Distributed Caching Strategies: Cache-Aside, Write-Through, and Beyond
Every caching strategy encodes a set of consistency promises. Cache-aside promises that the application controls exactly what is cached and when. Write-through promises that the cache and database are always synchronized on writes. Write-behind promises eventual persistence in exchange for lower write latency. These are not interchangeable variations on a theme — they produce genuinely different consistency behaviors, and choosing the wrong one for your workload produces cache entries that diverge from the database in ways that are difficult to diagnose and expensive to remediate.
The other complexity is that distributed caching adds a layer that doesn't exist in single-node systems: the cache itself is partitioned across multiple nodes, which introduces consistent hashing, node failure handling, and thundering herd problems that don't appear in textbook examples.
Concept
Cache-Aside (Lazy Loading)
In cache-aside — the most common pattern in microservice architectures — the application is responsible for all cache interactions. On a read, the application checks the cache first. If the data is present (cache hit), it is returned directly. If absent (cache miss), the application reads from the database, writes the result to the cache with a TTL, and returns the data.

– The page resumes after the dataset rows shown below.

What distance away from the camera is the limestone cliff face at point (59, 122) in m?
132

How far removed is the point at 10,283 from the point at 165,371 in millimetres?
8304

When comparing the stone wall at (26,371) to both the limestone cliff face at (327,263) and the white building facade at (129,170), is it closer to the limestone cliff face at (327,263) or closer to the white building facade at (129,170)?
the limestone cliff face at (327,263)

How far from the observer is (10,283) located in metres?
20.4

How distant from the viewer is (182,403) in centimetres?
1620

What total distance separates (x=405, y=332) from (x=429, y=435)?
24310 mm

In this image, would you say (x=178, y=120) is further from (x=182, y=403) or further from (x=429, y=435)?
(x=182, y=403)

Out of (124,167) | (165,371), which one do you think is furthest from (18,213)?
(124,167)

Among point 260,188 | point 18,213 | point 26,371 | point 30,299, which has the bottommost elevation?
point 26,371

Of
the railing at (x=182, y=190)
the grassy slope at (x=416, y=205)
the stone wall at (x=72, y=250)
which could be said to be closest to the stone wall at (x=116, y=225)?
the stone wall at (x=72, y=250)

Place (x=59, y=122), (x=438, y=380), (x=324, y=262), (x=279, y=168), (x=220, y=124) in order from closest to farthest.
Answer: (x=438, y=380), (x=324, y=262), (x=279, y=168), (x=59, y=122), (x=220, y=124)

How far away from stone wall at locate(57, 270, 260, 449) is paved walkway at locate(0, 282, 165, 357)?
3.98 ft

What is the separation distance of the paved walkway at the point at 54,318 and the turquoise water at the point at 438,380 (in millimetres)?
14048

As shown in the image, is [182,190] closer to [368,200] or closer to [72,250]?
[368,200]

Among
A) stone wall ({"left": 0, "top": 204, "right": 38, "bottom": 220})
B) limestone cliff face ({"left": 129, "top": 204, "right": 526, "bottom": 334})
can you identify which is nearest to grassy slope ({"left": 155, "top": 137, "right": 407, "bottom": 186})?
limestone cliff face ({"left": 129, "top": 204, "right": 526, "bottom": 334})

On a write, the application writes to the database first, then invalidates (or updates) the cache entry. The critical decision is whether to invalidate (delete the cache key) or update (write the new value to the cache). Invalidation is safer: it forces the next read to populate the cache from the authoritative database, ensuring consistency. Updating the cache on write avoids the next cache miss but introduces a window where a concurrent read could overwrite the updated cache value with a stale database read.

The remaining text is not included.